The European Cyber Security Competence Center in Bucharest could become fully operational in May, Sebastian Burduja, Minister of Research, Innovation and Digitization, announced on Monday.
“We are very close to the effective launch of the European Center for Competences in the field of Cyber Security, a great diplomatic victory that Romania registered a few years ago. Finally, this center is operational. There is a recruitment procedure for the head of this Center, at the European level and on our side. The Ministry of Research, Innovation and Digitization, the Chancellery of the Prime Minister of Romania and all the others involved managed to identify a space and practically put this center on the road. We want that, at the level of May, so very soon, the Center will be fully functional in Romania. As I discussed with Commissioner Thierry Breton (European Commissioner responsible for the internal market, n.r.), with Director General Viola (Roberto Viola, director general DG Connect, n.r.), from the Commission level , with all the other actors involved, we are talking about a Competence Center that becomes, in fact, the center of an ecosystem in the field of cyber security ice. This European agency, with strict quotation marks, the first entity of its kind in our country, must become the catalyst for an ecosystem that includes the academic area, the entrepreneurship area, so private companies, start-ups, but also the public area , in this partnership we are going to promote the image of Romania, the competences of Romanians in cyber security. We cannot afford to miss the chance to put this Competence Center in the field of cyber security, a true European Center of Excellence, in the middle of this ecosystem that will produce successful Romanian businesses for cyber security products”, Burduja told a video intervention, at a specialized conference.
The dignitary also underlined that one of Romania’s most important advances, in the cyber segment, is represented by the new cyber security and defense law. “This law, which we managed to promote through Parliament at the end of last year, survived the constitutionality test at the Constitutional Court of Romania and was also promulgated by President Klaus Iohannis recently, setting the framework through which Romania can respond to the new threats from the cyber area from unfriendly states, from non-state actors who seek to undermine Romania’s cyber security. The law appears after a ten-year deadlock, in which two previous attempts failed the test at the Constitutional Court of Romania. It is an important law that adds three new threats, including Romania’s cyber security. I mean disinformation campaigns, propaganda, cyber attacks, and the levers of the Ministry of Research, Innovation and Digitization, as well as the other institutions in the government arc that deal with the cyber security of the country, to intervene when there are risks, vulnera abilities, attacks. Unfortunately, we really have this gap of ten years, in which, due to the lack of an adequate regulatory framework, Romania was the target of cyber attacks, some advanced, others basic. The important thing is that we have now succeeded and fulfilled an important and extremely difficult milestone in the PNRR. Together with the Ministry of Defense, together with all the institutions in the area of cyber security, we managed to fulfill the milestone and give Romania a framework through which it can combat these cyber threats”, said the responsible minister.
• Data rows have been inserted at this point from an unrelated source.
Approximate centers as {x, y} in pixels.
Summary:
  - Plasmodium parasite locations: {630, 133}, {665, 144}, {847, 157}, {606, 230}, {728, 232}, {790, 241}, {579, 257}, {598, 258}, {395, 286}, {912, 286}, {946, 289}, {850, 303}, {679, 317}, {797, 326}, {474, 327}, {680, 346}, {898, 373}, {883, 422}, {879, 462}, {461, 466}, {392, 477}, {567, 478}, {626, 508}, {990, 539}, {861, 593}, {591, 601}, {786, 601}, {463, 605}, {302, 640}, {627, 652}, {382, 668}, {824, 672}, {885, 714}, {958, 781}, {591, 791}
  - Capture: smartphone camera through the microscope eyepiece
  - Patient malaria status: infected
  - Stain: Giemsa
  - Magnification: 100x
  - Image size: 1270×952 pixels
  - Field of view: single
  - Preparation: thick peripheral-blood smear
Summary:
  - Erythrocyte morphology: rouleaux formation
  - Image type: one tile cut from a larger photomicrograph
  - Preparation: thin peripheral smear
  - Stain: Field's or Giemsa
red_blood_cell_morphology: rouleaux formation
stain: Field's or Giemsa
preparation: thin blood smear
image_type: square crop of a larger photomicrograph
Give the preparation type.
The proposal for the Regulation on the establishment of the European competence center in the field of industrial, technological and research in the field of cyber security was launched by the European Commission in 2018, being negotiated including during the Romanian Presidency of the Council of the EU, in the first semester of 2019.
The selection procedure for establishing the place where the new entity will operate was organized on December 9, 2020, in Brussels, and was completed, following the vote of the member states and an intense diplomatic effort by the Romanian side, with the choice of Bucharest. The member states entered in the competition were: Belgium (for Brussels), Germany (Munich), Lithuania (Vilnius), Luxembourg (Luxembourg), Poland (Warsaw), Spain (Leon) and Romania (Bucharest).